[[ Available records, beginning ]]

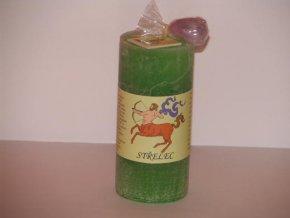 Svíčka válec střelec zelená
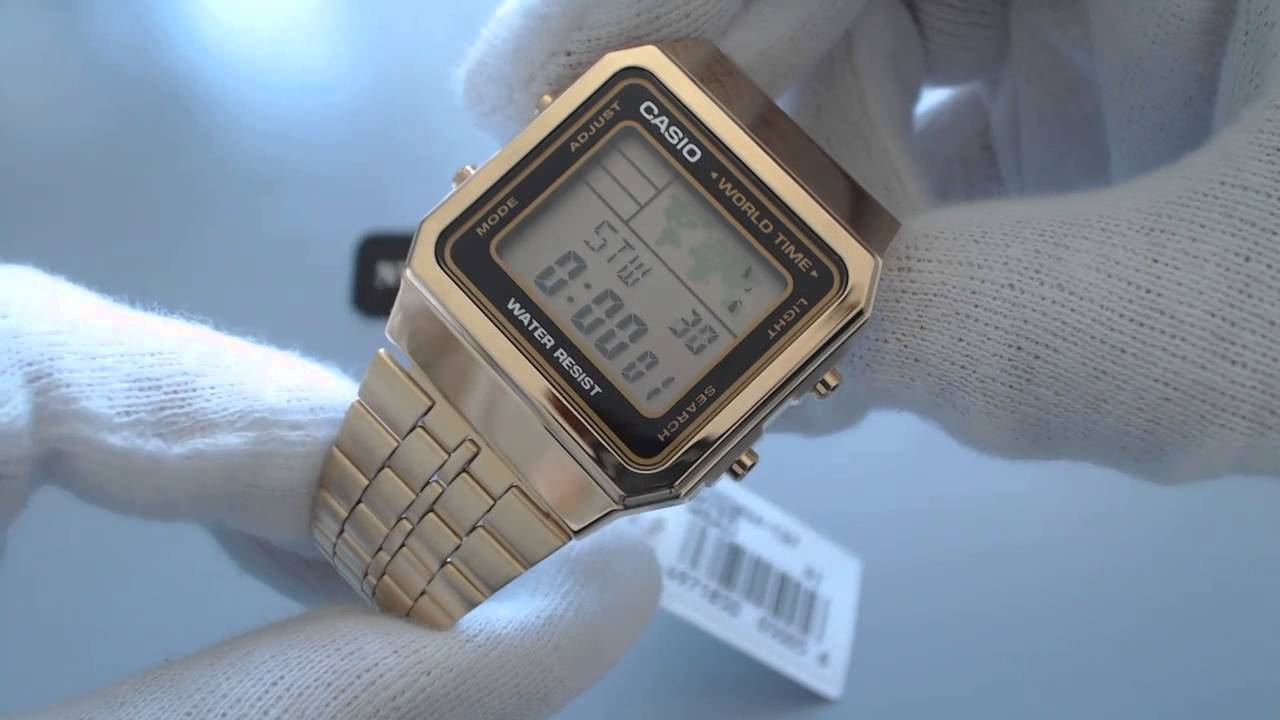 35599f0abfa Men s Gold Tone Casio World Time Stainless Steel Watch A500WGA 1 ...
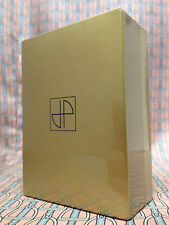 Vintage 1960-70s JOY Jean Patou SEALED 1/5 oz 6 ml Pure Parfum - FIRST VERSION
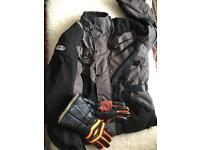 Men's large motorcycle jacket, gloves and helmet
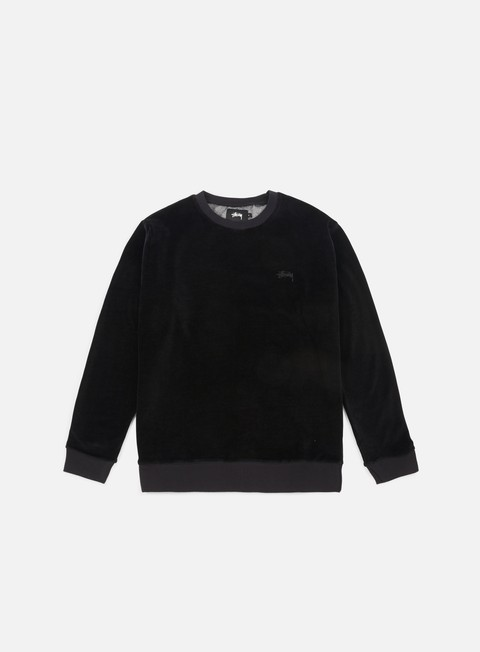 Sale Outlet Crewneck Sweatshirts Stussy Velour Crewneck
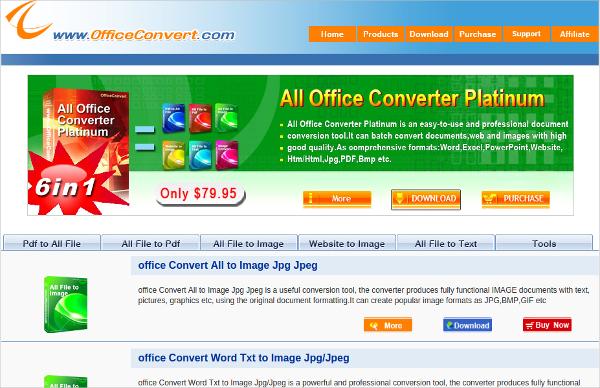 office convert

[[ Available records, end ]]
[[ Available records, beginning ]]

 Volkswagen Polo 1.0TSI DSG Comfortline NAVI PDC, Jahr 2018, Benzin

[[ Available records, end ]]

Task goal:
In the records above, copy exactly everything from the line that has "Svíčka válec střelec zelená" down to the line that has "office convert", both ends included, and leave out the pictures.

Result of this task:
 Svíčka válec střelec zelená
 35599f0abfa Men s Gold Tone Casio World Time Stainless Steel Watch A500WGA 1 ...
 Vintage 1960-70s JOY Jean Patou SEALED 1/5 oz 6 ml Pure Parfum - FIRST VERSION
 Men's large motorcycle jacket, gloves and helmet
 Sale Outlet Crewneck Sweatshirts Stussy Velour Crewneck
 office convert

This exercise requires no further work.